◆ PROMPT 1
In the account of photographing the moonrise behind the lighthouse, reproduce the passage verbatim, beginning at the words "I was hoping" and ending after the words "bunch of shots.".
◆ PROMPT 2
Supply the next part of the account of photographing the moonrise behind the lighthouse, continuing from its final sentence.

— BEGIN SELECTED EXCERPT —

I was hoping to get a shot of the rising Full Moon behind the lighthouse. Distant clouds over southeastern New York state killed the opportunity. In any case even if I had a clear sky along the horizon, I would have missed the shot because I wasn't standing at the correct place. I had the azimuth of the moonrise from the software Starry Night Pro, then used Google Earth to approximately determine where I would have to set up my gears. Either software or both of them don't have enough precision for this kind of shot. I will have to try again with another Full Moon.

For the first pix I waited long enough for most of the Moon to clear the cloud deck, but almost missed it in the field of view at 300mm.

Then I zoomed out a bit to 195mm to get a whole bunch of shots.

After taking 27 pix, the rising Full Moon became too bright to continue shooting. With a proper exposure to show features on the lunar disk, everything else became black. So I packed up my gears.

— END SELECTED EXCERPT —
— BEGIN DATA SECTION —

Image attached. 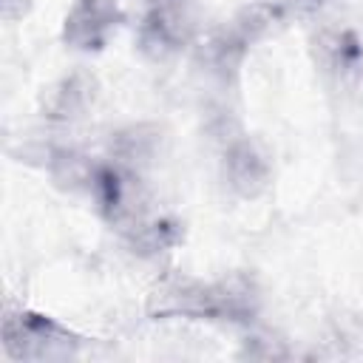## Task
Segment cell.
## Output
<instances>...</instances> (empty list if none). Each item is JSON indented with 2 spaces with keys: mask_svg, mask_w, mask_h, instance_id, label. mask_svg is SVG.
Here are the masks:
<instances>
[{
  "mask_svg": "<svg viewBox=\"0 0 363 363\" xmlns=\"http://www.w3.org/2000/svg\"><path fill=\"white\" fill-rule=\"evenodd\" d=\"M315 54L323 71L337 79H354L363 74V45L346 28L320 31V37L315 40Z\"/></svg>",
  "mask_w": 363,
  "mask_h": 363,
  "instance_id": "obj_7",
  "label": "cell"
},
{
  "mask_svg": "<svg viewBox=\"0 0 363 363\" xmlns=\"http://www.w3.org/2000/svg\"><path fill=\"white\" fill-rule=\"evenodd\" d=\"M164 312H182L213 320H250L255 315V295L244 281H218V284H179L167 292Z\"/></svg>",
  "mask_w": 363,
  "mask_h": 363,
  "instance_id": "obj_1",
  "label": "cell"
},
{
  "mask_svg": "<svg viewBox=\"0 0 363 363\" xmlns=\"http://www.w3.org/2000/svg\"><path fill=\"white\" fill-rule=\"evenodd\" d=\"M122 20L125 14L116 0H74L65 14L62 40L79 51H99Z\"/></svg>",
  "mask_w": 363,
  "mask_h": 363,
  "instance_id": "obj_4",
  "label": "cell"
},
{
  "mask_svg": "<svg viewBox=\"0 0 363 363\" xmlns=\"http://www.w3.org/2000/svg\"><path fill=\"white\" fill-rule=\"evenodd\" d=\"M3 343L11 357L26 360H60L71 357L79 340L48 315L14 312L3 320Z\"/></svg>",
  "mask_w": 363,
  "mask_h": 363,
  "instance_id": "obj_2",
  "label": "cell"
},
{
  "mask_svg": "<svg viewBox=\"0 0 363 363\" xmlns=\"http://www.w3.org/2000/svg\"><path fill=\"white\" fill-rule=\"evenodd\" d=\"M96 99V79L85 71H74L62 77L45 96V116L57 122L82 119Z\"/></svg>",
  "mask_w": 363,
  "mask_h": 363,
  "instance_id": "obj_6",
  "label": "cell"
},
{
  "mask_svg": "<svg viewBox=\"0 0 363 363\" xmlns=\"http://www.w3.org/2000/svg\"><path fill=\"white\" fill-rule=\"evenodd\" d=\"M31 3H34V0H0V6H3V17H6L9 23H14V20H20V17L31 9Z\"/></svg>",
  "mask_w": 363,
  "mask_h": 363,
  "instance_id": "obj_10",
  "label": "cell"
},
{
  "mask_svg": "<svg viewBox=\"0 0 363 363\" xmlns=\"http://www.w3.org/2000/svg\"><path fill=\"white\" fill-rule=\"evenodd\" d=\"M133 241L145 250V252H156L164 250L176 241V230L170 221H150V224H139L133 233Z\"/></svg>",
  "mask_w": 363,
  "mask_h": 363,
  "instance_id": "obj_9",
  "label": "cell"
},
{
  "mask_svg": "<svg viewBox=\"0 0 363 363\" xmlns=\"http://www.w3.org/2000/svg\"><path fill=\"white\" fill-rule=\"evenodd\" d=\"M156 130H147V128H128L116 136V153L125 164H142V162H150V156L156 153Z\"/></svg>",
  "mask_w": 363,
  "mask_h": 363,
  "instance_id": "obj_8",
  "label": "cell"
},
{
  "mask_svg": "<svg viewBox=\"0 0 363 363\" xmlns=\"http://www.w3.org/2000/svg\"><path fill=\"white\" fill-rule=\"evenodd\" d=\"M196 31V0H147L142 20V48L153 57L179 51Z\"/></svg>",
  "mask_w": 363,
  "mask_h": 363,
  "instance_id": "obj_3",
  "label": "cell"
},
{
  "mask_svg": "<svg viewBox=\"0 0 363 363\" xmlns=\"http://www.w3.org/2000/svg\"><path fill=\"white\" fill-rule=\"evenodd\" d=\"M224 179L241 199H258L269 184V162L250 139H235L224 153Z\"/></svg>",
  "mask_w": 363,
  "mask_h": 363,
  "instance_id": "obj_5",
  "label": "cell"
},
{
  "mask_svg": "<svg viewBox=\"0 0 363 363\" xmlns=\"http://www.w3.org/2000/svg\"><path fill=\"white\" fill-rule=\"evenodd\" d=\"M301 11H318V9H323L329 0H292Z\"/></svg>",
  "mask_w": 363,
  "mask_h": 363,
  "instance_id": "obj_11",
  "label": "cell"
}]
</instances>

— END DATA SECTION —

◆ FINAL RESULT 1
I was hoping to get a shot of the rising Full Moon behind the lighthouse. Distant clouds over southeastern New York state killed the opportunity. In any case even if I had a clear sky along the horizon, I would have missed the shot because I wasn't standing at the correct place. I had the azimuth of the moonrise from the software Starry Night Pro, then used Google Earth to approximately determine where I would have to set up my gears. Either software or both of them don't have enough precision for this kind of shot. I will have to try again with another Full Moon.

For the first pix I waited long enough for most of the Moon to clear the cloud deck, but almost missed it in the field of view at 300mm.

Then I zoomed out a bit to 195mm to get a whole bunch of shots.

◆ FINAL RESULT 2
Then I saw a pair of mallards that remained standing on the stonewall along the broadwalk. They had been standing there since I set up my gears. I went over quietly and quickly took a few shots. I couldn't really set up the tripod again. Any large movement that I made would surely chase away the ducks. So I had to shoot with the widest aperture and turned on the vibration reduction motor on the lens to minimize shaking. The male mallard is on the right side.


----------



## SoyMac (Apr 16, 2005)

yeeeha said:


> Here are a few pix that I took from the south shore of Ward's Island ...


yeeeha, I really like these!


----------



## spiffychristian (Mar 17, 2008)

I too expected a huge harvest moon. I was unimpressed with what I saw so I forgot about it.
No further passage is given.